The adventures of Kurt, Sarah, Ethan, Reid & Leah

Going to skole

School has been rather tricky for us to navigate. Leah, who would be in preschool here, is for now going to stay home with Kurt. Norwegian preschool, called a ‘barnehage’ (translated into children’s garden) is difficult to get into. It didn’t help that word of the Fulbright and the negotiations with UT all wrapped up after the majority of the application deadlines. So the majority of our inquiries were answered tersely with instructions that we had missed the deadline. Where a child goes also depends on where they live, so we have opted to just keep her home for now and investigate more once we are there.

As for the boys, we first searched out the International School that provides education in English and is attended by many children of diplomats and businessmen from English speaking countries. However that option screeched short when we found out the tuition translated to $30,000, for one student. Next. We then began a deep dive into other people’s experiences and between a local Norwegian mom with three kids and the school experiences of several former Fulbrighters to Norway with school-aged kids, we were able to piece some things together:

  • Kids start school in 1st grade, which is equivalent to our Kindergarten
  • Non-native speakers who start 1st, 2nd, or 3rd grade are put right into a Norwegian speaking class
  • Non-native speakers from 4th grade up are placed in reception classes where they do not mainstream with the Norwegians their age and are given instruction in their native language with emphasis placed on learning Norwegian
  • Most students speak English fairly well by 5th grade and fluently by high school graduation (Norwegian is the native language) and many welcome the opportunity to speak it with native speakers
  • There are fewer private schools in Oslo than in the States, focusing mainly on language immersion (French, German) or pedagogical philosophies (Waldorf, Montessori, Steiner)

#### [Exercise material]
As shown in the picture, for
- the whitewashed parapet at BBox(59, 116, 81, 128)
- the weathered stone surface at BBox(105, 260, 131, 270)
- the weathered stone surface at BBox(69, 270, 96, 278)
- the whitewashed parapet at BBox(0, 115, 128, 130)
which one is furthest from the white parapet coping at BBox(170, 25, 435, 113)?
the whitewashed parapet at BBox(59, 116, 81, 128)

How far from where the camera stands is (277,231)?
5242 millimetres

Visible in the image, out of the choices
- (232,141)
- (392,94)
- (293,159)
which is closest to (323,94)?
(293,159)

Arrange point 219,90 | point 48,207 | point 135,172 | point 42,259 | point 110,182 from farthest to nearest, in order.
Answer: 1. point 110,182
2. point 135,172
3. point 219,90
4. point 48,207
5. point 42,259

#### [Goals]
(1) Put the four entries above into a JSON list of strings, one string per line, leaving out blank lines.
(2) Write what comes next in the post about schooling in Norway, starting after its final bullet point.

#### [Answer set]
(1)
[
  "As shown in the picture, for",
  "- the whitewashed parapet at BBox(59, 116, 81, 128)",
  "- the weathered stone surface at BBox(105, 260, 131, 270)",
  "- the weathered stone surface at BBox(69, 270, 96, 278)",
  "- the whitewashed parapet at BBox(0, 115, 128, 130)",
  "which one is furthest from the white parapet coping at BBox(170, 25, 435, 113)?",
  "the whitewashed parapet at BBox(59, 116, 81, 128)",
  "How far from where the camera stands is (277,231)?",
  "5242 millimetres",
  "Visible in the image, out of the choices",
  "- (232,141)",
  "- (392,94)",
  "- (293,159)",
  "which is closest to (323,94)?",
  "(293,159)",
  "Arrange point 219,90 | point 48,207 | point 135,172 | point 42,259 | point 110,182 from farthest to nearest, in order.",
  "Answer: 1. point 110,182",
  "2. point 135,172",
  "3. point 219,90",
  "4. point 48,207",
  "5. point 42,259"
]

(2)
  • Home-schooling is not a popular option
  • Grades are not given in grades 1-5, only detailed teacher comments

We thought briefly about pursuing the German immersion school. The boys have both attended the German Saturday School here in town, Ethan for 5 years and Reid for the past two. And while this opportunity would have put them farther ahead when they returned, we thought that it might not enable them to be immersed in the Norwegian culture. We have since learned that German is a good head start to learning Norwegian and in talking with the boys, they too seem more interested in the option of a Norwegian public school. So we zeroed into that option knowing that the German school would be an option if Norwegian school does not work out.

Ila Skole

The concept of school zones seem to both exist and not exist in Oslo. While we were getting advise that we should be able to pick any school, we were told by the schools they could not grant acceptance until we had a place to live and showed that we lived in the school zone. We juggled several living arrangements while making school inquiries. Finally a school that replied with acceptance for both boys. So we quickly pulled the trigger on a lease for that apartment, wired over the deposit, only to then received an email stating that the boys may have to split up because the reception class for Ethan was at another school and that other school couldn’t take Reid.

After more discussions and help from a UiO colleague who graciously called the school on our behalf, we determined that we would put them both at the same school even though it means that Ethan would be ‘immersed’ just like Reid. We are anticipating the challenges, languages seem to come easier to Reid than Ethan. But if fifth graders find Americans cool, as we have heard they do, and Ethan has something he can teach and share with someone,  he will be just fine no matter the language barrier.

So we are excited to be joining Ila Skole come August 20th. This picture below is a view from the rooftop of our apartment complex, see Ila Skole in the upper left? It is approximately 3 blocks from our apartment and we hear many of the kids in the complex go there. Looking forward to letting the boys have some freedom in walking home from school together.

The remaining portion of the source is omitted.